# [Aim of the exercise]
Reproduce verbatim the stretch of the Morgan Rattler passage from "Morgan Rattler was" through "became a privateer.".
***** Extract
Morgan Rattler was probably a French vessel launched under another name and taken in prize early in 1793 after the outbreak of the French Revolutionary Wars. She became a Liverpool privateer, but was quickly captured. A few years later she became a French privateer. She captured several British merchantmen before a British naval brig captured her and her prizes.

Career
Morgan Rattler first appeared in Lloyd's Register (LR) in 1793.

Captain William Gibson acquired a letter of marque on 25 May 1793. Morgan Rattler, Gibson, master, was reported in August to have been captured and taken into Lorient.

Morgan Rattler may have served the French Navy in 1794. Between April and July the corvette Morgan was stationed at Bay of Bourgneuf under the command of enseigne de vaisseau non entrenu Collet. She then apparently became a privateer.

On 28 June 1796 HMS Suffisante captured Morgan. Morgan, under the command of John Coffin Whitney, was the former Morgan Rattler.

On 27 August Suffisante intercepted and recaptured two British merchant ships near the Île de Batz. They reported that they had been sailing from Oporto when a privateer of 16 guns and 10 swivel guns had captured them. When last seen the privateer had been north of Scilly in chase of some other merchant vessels. Suffisante immediately sent the recaptured vessels to Plymouth and sailed Suffisante to the French coast between Ushant and the Île de Batz in the hopes of intercepting the privateer on her return, or any prizes that she might have taken on their way to Morlaix or Brest.
**********
***** Items
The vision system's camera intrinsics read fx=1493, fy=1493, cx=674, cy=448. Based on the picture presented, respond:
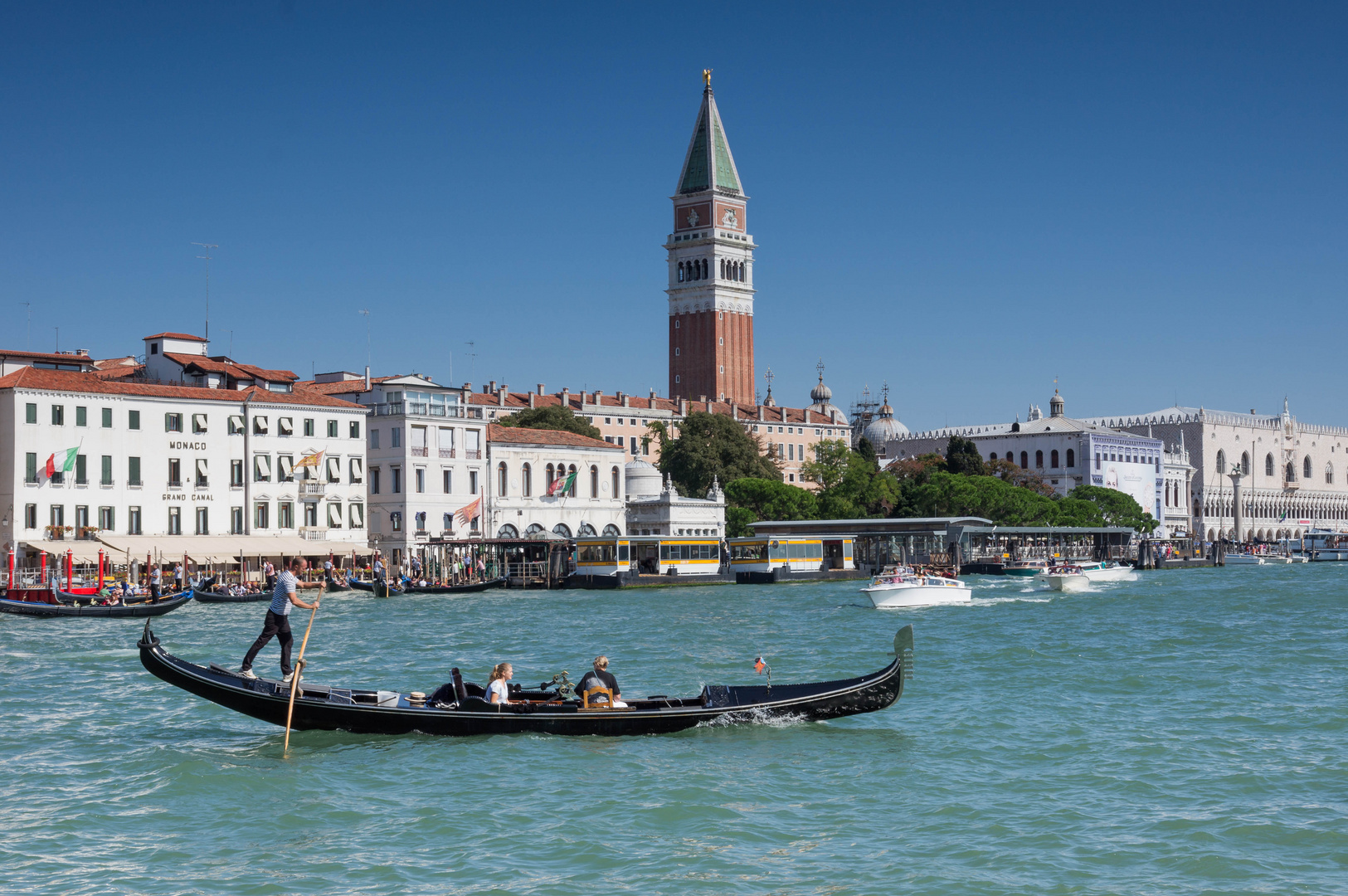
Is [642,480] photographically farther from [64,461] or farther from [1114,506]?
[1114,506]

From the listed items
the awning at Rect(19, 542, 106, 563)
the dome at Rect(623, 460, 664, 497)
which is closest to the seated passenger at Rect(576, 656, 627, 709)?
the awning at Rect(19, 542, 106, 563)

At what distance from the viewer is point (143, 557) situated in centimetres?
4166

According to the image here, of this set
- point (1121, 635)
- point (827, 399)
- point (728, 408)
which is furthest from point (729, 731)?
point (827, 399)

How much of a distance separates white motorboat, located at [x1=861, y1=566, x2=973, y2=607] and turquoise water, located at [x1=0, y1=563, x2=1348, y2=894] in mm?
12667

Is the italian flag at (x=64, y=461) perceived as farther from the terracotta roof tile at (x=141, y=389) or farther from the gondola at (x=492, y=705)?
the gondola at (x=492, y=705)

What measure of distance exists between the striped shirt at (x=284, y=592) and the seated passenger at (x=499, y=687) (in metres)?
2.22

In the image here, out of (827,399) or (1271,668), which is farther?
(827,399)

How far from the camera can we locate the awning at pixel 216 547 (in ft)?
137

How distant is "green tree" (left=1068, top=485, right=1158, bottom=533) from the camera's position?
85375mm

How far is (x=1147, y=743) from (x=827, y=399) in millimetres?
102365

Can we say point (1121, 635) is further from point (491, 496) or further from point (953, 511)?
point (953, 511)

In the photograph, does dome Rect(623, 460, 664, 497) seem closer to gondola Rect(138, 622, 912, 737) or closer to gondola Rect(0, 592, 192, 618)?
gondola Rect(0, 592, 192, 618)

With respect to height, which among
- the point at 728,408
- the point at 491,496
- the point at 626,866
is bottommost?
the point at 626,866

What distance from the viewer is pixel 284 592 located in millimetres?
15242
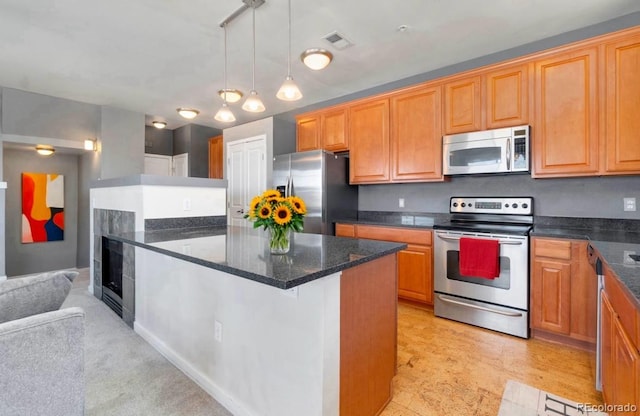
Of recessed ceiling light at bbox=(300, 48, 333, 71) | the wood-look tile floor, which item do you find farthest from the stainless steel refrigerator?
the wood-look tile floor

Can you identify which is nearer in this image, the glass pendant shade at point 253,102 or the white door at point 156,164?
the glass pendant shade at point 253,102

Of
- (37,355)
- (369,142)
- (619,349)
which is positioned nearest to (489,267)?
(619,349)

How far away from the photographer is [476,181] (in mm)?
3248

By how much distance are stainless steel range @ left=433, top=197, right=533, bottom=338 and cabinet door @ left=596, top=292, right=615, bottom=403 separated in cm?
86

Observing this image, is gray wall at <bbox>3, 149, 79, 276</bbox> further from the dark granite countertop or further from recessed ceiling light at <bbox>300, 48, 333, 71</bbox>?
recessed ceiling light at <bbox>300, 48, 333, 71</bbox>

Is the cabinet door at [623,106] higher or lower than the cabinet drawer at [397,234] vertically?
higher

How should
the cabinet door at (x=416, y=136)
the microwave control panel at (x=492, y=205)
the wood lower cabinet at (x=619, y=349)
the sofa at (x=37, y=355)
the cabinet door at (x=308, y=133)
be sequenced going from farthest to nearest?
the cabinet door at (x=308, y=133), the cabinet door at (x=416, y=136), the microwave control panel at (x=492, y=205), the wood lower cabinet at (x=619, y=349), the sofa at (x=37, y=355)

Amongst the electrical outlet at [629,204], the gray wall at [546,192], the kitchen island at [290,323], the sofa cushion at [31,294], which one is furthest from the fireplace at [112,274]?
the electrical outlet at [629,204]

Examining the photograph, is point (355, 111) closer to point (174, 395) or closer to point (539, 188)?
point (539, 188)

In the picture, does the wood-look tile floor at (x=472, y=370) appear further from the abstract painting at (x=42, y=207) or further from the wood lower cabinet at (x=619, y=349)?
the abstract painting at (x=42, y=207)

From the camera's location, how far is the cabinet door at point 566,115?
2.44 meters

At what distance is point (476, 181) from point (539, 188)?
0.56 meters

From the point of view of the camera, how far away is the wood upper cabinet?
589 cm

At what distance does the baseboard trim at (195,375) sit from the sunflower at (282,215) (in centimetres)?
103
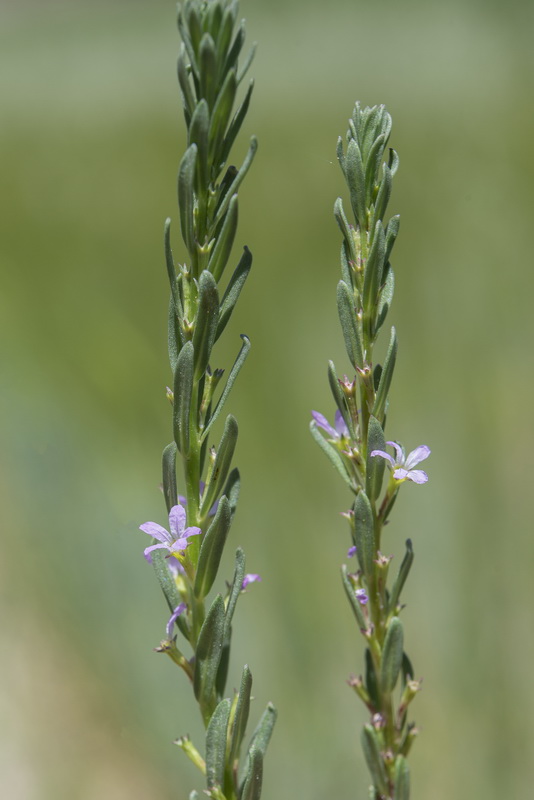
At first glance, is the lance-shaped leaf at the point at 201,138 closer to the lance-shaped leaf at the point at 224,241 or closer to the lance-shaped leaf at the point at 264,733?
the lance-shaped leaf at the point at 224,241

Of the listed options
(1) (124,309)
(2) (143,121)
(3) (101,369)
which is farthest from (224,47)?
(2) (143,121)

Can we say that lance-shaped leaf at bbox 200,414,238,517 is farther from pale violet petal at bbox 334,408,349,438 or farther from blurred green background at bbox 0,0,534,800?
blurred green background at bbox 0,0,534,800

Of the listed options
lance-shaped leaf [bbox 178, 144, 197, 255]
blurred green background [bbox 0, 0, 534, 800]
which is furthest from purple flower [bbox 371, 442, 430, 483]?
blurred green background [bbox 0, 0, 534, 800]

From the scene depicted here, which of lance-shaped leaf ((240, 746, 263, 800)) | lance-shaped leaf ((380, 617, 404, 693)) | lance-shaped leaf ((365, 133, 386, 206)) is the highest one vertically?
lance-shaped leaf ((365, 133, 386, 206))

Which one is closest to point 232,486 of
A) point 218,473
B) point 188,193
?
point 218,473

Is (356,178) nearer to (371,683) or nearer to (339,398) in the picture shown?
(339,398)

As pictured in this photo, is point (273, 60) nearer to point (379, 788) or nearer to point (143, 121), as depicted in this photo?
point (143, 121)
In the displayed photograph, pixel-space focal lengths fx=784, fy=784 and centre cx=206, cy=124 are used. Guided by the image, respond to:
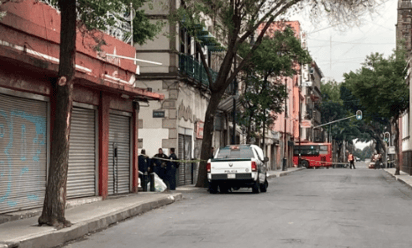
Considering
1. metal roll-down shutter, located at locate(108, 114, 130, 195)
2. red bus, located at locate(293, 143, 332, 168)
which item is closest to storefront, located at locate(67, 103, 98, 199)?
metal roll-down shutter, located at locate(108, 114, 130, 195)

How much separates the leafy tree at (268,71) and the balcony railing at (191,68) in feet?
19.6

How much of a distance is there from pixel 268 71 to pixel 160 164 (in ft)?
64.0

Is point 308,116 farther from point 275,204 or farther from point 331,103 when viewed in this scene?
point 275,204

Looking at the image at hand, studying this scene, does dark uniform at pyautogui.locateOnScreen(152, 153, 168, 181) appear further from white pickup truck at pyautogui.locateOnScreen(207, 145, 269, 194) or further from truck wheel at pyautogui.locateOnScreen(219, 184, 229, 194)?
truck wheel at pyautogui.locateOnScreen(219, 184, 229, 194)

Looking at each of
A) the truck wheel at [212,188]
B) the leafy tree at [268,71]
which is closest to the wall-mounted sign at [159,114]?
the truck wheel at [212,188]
**********
# [Response to the task]
Morgan Rattler was probably a French vessel launched under another name and taken in prize early in 1793 after the outbreak of the French Revolutionary Wars. She became a Liverpool privateer, but was quickly captured. A few years later she became a French privateer. She captured several British merchantmen before a British naval brig captured her and her prizes.

Career
Morgan Rattler first appeared in Lloyd's Register (LR) in 1793.

Captain William Gibson acquired a letter of marque on 25 May 1793. Morgan Rattler, Gibson, master, was reported in August to have been captured and taken into Lorient.

Morgan Rattler may have served the French Navy in 1794. Between April and July the corvette Morgan was stationed at Bay of Bourgneuf under the command of enseigne de vaisseau non entrenu Collet. She then apparently became a privateer.